It's Calving Season

March came in like a lion and went out like a lion around here. But we had a few breaks for sunshine.

And newborn calves.

The calves make it all worthwhile. I watched a nest of calves jump up and run in a pack, kicking up their heels and twisting, their tails in the air.

That was during one of those breaks for sunshine.

Last Saturday, the foggy morning brought a chilled calf that needed to come in. Coordinated chaos got the pair to the corral, but the calf, Number 17, wouldn’t nurse well even with my help. That afternoon the sun came out and the temperatures felt like real spring. Five cows calved as we listened to another doom and gloom forecast on the radio.

One of those cows was Maija, my milk cow. Her due date was not until mid-April. Her bag had been getting bigger, but typically she lounges around with a full bag for at least a week. Then she produces a couple of gallons of colostrum for a couple of days before going into high gear with five to eight gallons of milk plus what the calf drinks each day. I wondered what I would do with all of that milk.

I needn’t have worried.

That night, the temperature dropped to 7 degrees and the wind blew three inches of snow, drifting roads and coulees once again. No worries, I’ve dealt with this before. I thought about my neighbors who dealt with this weather every single day of their January and February calving seasons and felt lucky.

The early morning calf check revealed two cows with newborns down in a ditch, tucked out of the wind. All of the other expectant mothers seemed to have their legs crossed.

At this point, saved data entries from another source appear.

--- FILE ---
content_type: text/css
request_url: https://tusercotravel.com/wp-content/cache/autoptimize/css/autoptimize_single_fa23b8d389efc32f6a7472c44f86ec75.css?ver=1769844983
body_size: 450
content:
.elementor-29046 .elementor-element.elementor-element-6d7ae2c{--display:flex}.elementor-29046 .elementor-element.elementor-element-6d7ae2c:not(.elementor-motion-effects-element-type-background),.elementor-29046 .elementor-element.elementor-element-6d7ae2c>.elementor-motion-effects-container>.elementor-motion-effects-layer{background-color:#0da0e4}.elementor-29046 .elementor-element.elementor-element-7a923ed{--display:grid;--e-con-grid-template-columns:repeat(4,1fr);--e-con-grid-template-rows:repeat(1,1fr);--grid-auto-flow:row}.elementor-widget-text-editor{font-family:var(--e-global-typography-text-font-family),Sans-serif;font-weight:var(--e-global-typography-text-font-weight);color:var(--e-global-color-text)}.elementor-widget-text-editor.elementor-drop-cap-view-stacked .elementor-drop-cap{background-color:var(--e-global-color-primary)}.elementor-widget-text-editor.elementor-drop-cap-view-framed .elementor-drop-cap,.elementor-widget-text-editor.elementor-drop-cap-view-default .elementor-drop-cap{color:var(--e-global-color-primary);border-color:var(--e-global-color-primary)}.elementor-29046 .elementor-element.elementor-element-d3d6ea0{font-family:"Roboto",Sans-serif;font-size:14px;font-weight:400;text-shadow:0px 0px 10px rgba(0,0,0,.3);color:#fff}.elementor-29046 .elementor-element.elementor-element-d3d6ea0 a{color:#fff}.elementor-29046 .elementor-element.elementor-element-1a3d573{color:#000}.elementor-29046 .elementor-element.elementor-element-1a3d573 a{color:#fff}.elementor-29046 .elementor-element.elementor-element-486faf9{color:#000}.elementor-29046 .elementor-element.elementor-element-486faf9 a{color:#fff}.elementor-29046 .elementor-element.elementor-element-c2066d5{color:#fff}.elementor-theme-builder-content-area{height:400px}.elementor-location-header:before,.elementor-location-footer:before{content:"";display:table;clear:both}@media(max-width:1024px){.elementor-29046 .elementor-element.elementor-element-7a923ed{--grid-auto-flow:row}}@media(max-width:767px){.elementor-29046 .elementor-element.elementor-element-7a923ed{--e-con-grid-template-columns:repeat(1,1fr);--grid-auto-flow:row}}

I found Number 17, the chilled calf from the day before, laying in a puddle under a corral feeder. I thwarted his death wish with a heat lamp in the barn and a tubing of his mother’s colostrum. The wind confused the young calves in the pasture. Two ended up on the hilltop, curled up into a lousy defense against the wind. I alternated feeding hay and straw that morning, surrounding the babies with a windbreak of straw bales as fast as I could.

The temperature rose to a springtime 16 degrees, but the snow never quit pelting the faces of all of us who were outside.

I dashed to town for meds – by now Number 17’s mama had developed mastitis. I would have to cull her so I didn’t want her to die.

I picked up Abby from school while I was in town. We decided to check for calves before we changed out of our town clothes, just in case.

It was a good thing we did.

A cow picked a spot near the morning newborns for her birth nest. Only, when her calf came out all wet and cold, as calves naturally do, she decided a calf standing nearby must be her real baby.

Abby’s tennis shoes slipped on the ice as we pulled the wet newborn up a steep hill, tossed him in the back of the pickup and headed to the heat lamp. Abby rubbed the calf with a towel for an hour while I convinced both mothers and the standing calf to mosey to the barn. The stepmother, whose real calf was now in Abby’s capable care, only tried to knock me away from the baby once, while we were on the bridge, with four feet of water raging under us. I was especially motivated to remain upright.

I was concerned about a heifer and her confused calf from the morning so I rode out to find them. Instead, I found another newborn on the edge of a group of cows on straw, laying on her side, shivering. The mother was nowhere to be found – at least in the 30 seconds I took to look for her before choosing to save the calf. I traded the horse for a pickup, tossed the baby in the back and hauled it to the kitchen. Once again, Abby went to work with a towel and her elbow grease. Maija’s colostrum helped, too.

By morning, the calf was enjoying the hardwood floors in the living room. She soon found company under the heat lamp at the barn.

The confused cow who wanted to adopt the wrong calf came to love her real calf, but the heifer who used my kitchen for a hotel has been abandoned even after her mother stood in the chute and let her nurse.

It looks like Maija will have three calves to raise this year and I won’t need to worry about what to do with all of that milk. Whew!